### WHAT THE TASK ASKS
Copy out the Jive Jones biography below in full, word for word.

### EXCERPTED TEXT
+++++
- Also known as: JIVEjones; JIVE;
- Born: Denny Ira Kleiman c. 1975–1976 Miami, Florida, U.S.
- Genres: Punk rock, pop punk, alternative rock
- Occupations: Singer; songwriter; musician; producer; TV host;
- Instruments: Vocals, guitar
- Years active: 1998–present
- Label: Jive
- Website: https://www.facebook.com/JiveJones & https://www.facebook.com/JIVEjonesofficial

= Jive Jones =

American singer

Denny Ira Kleiman (born c. 1975–1976), professionally known as Jive Jones (sometimes stylized as JIVEjones or JIVE), is an American singer, songwriter, and producer. Raised in Florida, he got involved in the Miami nightclub scene as a teenager and became a songwriter and producer. Among the hits he penned were Mandy Moore's "Candy" (1999) and Anastacia's "Cowboys & Kisses" (2001).

In 2001, Jones signed with Jive Records, with plans to release his debut album later that year. His debut single, "Me, Myself & I", received play on US pop radio stations and went into rotation on MTV. Internationally, it charted in the UK and became a top-20 hit in the Netherlands. His debut album, also titled Me, Myself & I, did not receive a US release, but was released internationally on October 5, 2001. Jones also co-hosted the MTV game show I Bet You Will.
+++++
### STORED DATA
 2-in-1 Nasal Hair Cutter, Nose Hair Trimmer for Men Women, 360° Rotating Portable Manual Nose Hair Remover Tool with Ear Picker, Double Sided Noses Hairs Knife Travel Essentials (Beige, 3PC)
+++++
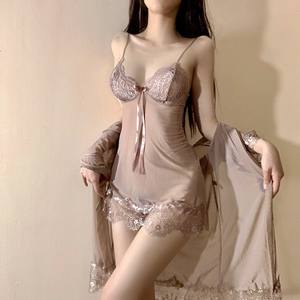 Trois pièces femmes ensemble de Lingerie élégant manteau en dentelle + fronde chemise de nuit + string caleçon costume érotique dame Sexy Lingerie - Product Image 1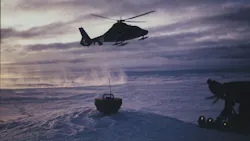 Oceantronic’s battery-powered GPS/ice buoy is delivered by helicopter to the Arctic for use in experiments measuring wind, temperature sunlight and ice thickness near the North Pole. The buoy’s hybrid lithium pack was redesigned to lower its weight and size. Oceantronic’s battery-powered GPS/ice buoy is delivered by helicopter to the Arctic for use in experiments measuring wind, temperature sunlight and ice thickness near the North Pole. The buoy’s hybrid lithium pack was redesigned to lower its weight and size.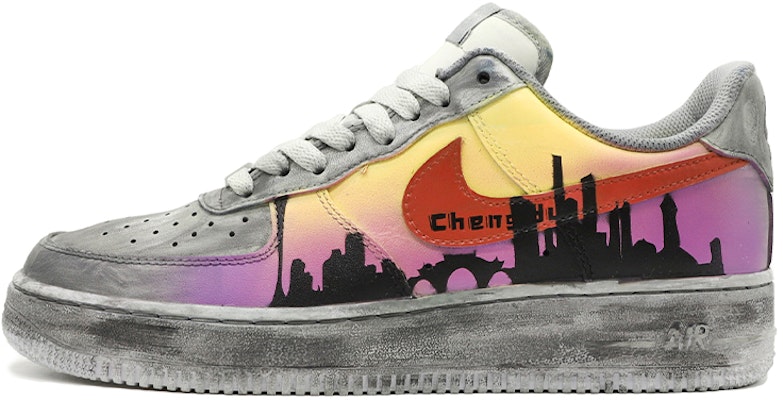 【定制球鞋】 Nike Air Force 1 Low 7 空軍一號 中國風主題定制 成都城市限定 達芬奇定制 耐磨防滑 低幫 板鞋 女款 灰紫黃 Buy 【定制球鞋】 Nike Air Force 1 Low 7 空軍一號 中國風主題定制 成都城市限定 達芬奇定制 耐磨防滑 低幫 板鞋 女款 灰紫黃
+++++
### WRITTEN RESPONSE
- Also known as: JIVEjones; JIVE;
- Born: Denny Ira Kleiman c. 1975–1976 Miami, Florida, U.S.
- Genres: Punk rock, pop punk, alternative rock
- Occupations: Singer; songwriter; musician; producer; TV host;
- Instruments: Vocals, guitar
- Years active: 1998–present
- Label: Jive
- Website: https://www.facebook.com/JiveJones & https://www.facebook.com/JIVEjonesofficial

= Jive Jones =

American singer

Denny Ira Kleiman (born c. 1975–1976), professionally known as Jive Jones (sometimes stylized as JIVEjones or JIVE), is an American singer, songwriter, and producer. Raised in Florida, he got involved in the Miami nightclub scene as a teenager and became a songwriter and producer. Among the hits he penned were Mandy Moore's "Candy" (1999) and Anastacia's "Cowboys & Kisses" (2001).

In 2001, Jones signed with Jive Records, with plans to release his debut album later that year. His debut single, "Me, Myself & I", received play on US pop radio stations and went into rotation on MTV. Internationally, it charted in the UK and became a top-20 hit in the Netherlands. His debut album, also titled Me, Myself & I, did not receive a US release, but was released internationally on October 5, 2001. Jones also co-hosted the MTV game show I Bet You Will.